"Extortion has become the top way of creating wealth for Cosa Nostra in the district of Palermo," Francesco Messineo told journalists.
"There's continuous activity and we are only managing to detect the tip of the iceberg," he added.
Messineo's comments came after anti-mafia police Tuesday arrested 37 people suspected of extorting so-called 'protection money' from over 30 local business people in Palermo.
In addition to extortion, those arrested on Tuesday are suspected of mafia association, robbery and drugs trafficking as well as abetting mafia fugitives.
Tuesday's operation was launched after a handful of alleged exortion victims went to the police - a novelty in Palermo, according to investigators.
Prosecutors also drew on evidence from some recent mafia turncoats, investigators said.
Messineo lamented the "scant" cooperation Italian authorities received from mafia extortion victims generally.
"Hardly anyone voluntarily reports extortion to police and it's an uphill struggle but we mustn't be discouraged," he said.

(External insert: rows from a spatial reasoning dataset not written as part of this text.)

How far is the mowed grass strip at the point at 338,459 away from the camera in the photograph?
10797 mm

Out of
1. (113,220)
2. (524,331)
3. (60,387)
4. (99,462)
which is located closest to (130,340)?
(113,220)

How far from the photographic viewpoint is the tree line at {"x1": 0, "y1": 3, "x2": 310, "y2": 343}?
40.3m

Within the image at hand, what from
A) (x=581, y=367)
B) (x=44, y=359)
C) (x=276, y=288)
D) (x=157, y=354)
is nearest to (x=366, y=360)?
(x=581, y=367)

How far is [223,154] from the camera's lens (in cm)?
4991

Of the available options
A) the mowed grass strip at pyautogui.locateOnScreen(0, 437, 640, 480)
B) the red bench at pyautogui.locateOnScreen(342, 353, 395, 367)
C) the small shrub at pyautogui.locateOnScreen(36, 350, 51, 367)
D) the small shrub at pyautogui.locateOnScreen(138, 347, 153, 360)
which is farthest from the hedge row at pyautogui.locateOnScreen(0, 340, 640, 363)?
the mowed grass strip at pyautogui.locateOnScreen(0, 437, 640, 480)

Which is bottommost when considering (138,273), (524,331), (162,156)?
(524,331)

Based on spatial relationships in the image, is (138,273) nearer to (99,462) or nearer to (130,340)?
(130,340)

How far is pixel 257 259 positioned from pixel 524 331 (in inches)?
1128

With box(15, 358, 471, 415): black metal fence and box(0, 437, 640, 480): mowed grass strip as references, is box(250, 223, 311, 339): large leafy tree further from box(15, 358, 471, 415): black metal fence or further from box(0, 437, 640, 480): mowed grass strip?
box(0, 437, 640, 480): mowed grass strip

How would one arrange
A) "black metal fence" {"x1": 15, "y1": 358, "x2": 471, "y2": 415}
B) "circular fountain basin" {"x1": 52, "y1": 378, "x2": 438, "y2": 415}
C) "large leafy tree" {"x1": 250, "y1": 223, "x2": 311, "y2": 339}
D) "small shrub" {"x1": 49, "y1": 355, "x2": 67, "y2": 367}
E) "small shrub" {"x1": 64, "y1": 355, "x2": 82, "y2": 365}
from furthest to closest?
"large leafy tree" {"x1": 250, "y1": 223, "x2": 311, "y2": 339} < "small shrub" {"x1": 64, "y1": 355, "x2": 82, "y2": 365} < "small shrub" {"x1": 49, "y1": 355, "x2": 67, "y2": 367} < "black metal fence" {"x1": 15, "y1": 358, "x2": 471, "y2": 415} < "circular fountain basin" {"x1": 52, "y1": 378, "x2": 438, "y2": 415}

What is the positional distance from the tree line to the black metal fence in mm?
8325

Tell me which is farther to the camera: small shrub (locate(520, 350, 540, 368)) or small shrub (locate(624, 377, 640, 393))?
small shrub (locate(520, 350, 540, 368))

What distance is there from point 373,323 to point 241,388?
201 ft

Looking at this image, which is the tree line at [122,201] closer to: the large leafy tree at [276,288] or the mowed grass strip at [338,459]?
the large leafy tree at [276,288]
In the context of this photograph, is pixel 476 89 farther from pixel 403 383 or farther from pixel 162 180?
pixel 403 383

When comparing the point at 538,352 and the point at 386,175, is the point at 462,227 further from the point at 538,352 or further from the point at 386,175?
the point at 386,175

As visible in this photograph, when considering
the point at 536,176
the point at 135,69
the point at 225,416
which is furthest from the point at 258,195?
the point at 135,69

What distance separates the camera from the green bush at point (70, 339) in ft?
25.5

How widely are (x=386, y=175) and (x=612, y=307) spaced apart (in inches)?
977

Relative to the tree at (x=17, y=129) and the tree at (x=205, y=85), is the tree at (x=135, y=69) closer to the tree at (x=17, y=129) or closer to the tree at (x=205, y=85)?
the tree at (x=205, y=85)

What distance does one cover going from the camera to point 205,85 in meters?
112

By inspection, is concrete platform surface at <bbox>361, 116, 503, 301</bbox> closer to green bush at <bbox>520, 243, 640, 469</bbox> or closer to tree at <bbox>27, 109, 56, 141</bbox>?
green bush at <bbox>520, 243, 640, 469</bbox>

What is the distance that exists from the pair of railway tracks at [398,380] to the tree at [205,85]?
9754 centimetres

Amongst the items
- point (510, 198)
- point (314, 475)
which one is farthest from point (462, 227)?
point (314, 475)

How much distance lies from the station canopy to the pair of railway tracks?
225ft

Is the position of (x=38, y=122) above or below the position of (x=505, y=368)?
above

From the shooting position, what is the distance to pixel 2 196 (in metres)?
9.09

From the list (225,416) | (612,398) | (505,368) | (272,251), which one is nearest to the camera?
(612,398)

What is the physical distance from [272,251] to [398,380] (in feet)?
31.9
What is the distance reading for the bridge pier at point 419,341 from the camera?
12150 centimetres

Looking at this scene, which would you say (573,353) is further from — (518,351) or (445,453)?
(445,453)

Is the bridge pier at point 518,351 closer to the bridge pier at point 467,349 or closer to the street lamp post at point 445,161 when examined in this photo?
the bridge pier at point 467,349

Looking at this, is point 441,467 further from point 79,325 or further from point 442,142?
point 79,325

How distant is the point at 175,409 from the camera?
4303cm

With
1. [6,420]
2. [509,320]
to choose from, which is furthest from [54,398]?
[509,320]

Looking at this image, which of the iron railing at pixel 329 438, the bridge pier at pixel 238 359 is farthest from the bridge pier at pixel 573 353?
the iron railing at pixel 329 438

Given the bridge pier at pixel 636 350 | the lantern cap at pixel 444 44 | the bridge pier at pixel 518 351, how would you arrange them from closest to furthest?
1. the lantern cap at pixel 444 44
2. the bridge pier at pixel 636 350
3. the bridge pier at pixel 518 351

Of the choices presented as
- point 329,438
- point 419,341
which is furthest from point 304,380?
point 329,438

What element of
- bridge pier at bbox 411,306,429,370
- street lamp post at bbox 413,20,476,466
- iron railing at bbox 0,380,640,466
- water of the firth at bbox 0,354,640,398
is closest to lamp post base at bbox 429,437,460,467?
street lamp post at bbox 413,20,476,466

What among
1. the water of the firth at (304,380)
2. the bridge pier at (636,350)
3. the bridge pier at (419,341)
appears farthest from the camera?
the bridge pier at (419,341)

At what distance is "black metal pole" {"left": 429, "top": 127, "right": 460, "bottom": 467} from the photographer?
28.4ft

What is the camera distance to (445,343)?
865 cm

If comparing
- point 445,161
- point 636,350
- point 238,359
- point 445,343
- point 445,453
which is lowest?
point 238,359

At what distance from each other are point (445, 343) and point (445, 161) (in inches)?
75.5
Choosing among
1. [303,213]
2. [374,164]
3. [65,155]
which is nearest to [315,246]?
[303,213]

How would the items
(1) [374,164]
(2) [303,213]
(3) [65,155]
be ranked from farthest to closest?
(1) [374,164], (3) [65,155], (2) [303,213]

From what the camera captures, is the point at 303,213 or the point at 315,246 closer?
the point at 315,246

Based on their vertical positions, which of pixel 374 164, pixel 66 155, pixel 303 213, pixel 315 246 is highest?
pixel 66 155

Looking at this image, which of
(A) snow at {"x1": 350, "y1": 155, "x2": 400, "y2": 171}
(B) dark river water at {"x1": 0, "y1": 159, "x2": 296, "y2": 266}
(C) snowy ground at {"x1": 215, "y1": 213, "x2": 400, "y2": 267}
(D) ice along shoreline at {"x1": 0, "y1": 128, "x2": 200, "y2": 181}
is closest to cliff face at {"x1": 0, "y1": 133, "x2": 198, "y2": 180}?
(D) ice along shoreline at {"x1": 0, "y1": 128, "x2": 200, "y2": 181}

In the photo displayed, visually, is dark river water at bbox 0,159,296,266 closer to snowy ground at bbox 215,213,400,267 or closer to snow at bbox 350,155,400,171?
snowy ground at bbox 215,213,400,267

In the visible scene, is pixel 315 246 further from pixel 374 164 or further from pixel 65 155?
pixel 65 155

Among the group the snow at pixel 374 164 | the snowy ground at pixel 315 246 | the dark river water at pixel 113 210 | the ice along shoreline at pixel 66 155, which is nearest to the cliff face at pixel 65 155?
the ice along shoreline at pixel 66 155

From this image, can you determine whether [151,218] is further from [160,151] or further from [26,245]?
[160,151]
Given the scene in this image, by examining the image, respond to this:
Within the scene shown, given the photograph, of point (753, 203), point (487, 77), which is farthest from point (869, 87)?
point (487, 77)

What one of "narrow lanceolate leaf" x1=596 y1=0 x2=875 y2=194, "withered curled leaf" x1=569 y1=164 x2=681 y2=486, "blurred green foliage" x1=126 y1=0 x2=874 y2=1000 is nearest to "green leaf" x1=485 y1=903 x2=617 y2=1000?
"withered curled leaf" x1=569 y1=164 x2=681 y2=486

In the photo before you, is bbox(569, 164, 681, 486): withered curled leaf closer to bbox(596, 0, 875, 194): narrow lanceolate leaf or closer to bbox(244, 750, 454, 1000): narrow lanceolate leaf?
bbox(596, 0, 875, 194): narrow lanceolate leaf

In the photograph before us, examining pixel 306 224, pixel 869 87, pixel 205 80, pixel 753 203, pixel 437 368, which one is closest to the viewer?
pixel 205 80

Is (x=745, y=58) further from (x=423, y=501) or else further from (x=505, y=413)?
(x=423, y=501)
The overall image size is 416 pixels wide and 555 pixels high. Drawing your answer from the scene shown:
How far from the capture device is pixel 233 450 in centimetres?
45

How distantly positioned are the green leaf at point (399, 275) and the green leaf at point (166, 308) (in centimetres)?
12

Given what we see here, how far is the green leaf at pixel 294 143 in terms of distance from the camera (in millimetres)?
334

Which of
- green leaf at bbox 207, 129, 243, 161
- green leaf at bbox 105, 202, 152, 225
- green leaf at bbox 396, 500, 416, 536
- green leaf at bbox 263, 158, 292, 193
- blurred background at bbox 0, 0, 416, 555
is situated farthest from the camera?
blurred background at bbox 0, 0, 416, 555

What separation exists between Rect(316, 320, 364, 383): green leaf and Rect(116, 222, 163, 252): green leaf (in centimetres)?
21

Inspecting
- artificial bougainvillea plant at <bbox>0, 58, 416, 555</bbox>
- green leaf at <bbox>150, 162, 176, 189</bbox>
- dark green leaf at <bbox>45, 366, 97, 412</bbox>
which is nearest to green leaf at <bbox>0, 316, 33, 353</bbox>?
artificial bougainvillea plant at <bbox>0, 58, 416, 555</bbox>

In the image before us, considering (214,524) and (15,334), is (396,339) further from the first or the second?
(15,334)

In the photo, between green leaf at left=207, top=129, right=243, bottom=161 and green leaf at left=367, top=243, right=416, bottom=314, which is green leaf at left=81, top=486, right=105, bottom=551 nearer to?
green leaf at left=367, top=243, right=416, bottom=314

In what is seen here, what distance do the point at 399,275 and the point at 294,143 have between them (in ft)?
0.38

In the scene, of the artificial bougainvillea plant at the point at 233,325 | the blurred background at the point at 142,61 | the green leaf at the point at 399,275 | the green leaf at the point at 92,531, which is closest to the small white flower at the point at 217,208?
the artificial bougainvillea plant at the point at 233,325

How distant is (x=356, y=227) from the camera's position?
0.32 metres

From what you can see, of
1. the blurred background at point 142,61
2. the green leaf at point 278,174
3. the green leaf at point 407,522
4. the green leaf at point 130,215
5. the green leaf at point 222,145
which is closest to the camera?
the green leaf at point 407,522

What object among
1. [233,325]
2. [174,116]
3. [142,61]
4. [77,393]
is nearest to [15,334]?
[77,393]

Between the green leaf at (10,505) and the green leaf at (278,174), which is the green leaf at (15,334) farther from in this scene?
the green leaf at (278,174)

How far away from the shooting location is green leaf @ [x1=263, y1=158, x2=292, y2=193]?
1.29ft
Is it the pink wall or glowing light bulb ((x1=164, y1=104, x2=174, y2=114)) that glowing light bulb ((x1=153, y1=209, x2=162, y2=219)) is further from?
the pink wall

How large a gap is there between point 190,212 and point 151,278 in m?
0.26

Extortion was on the rise because jailed mafia members and their family need money, according to the commander of the Italian paramilitary police's anti-mafia division in Palermo, Antonio Coppola.
"It's the only way to keep the organisation going: otherwise the whole criminal system would collapse," Coppola said.
The Italian government has vowed to stamp out organised crime in Italy and since taking office in May 2008 has arrested hundreds of mafia suspects and seized billions of euros of mafia assets.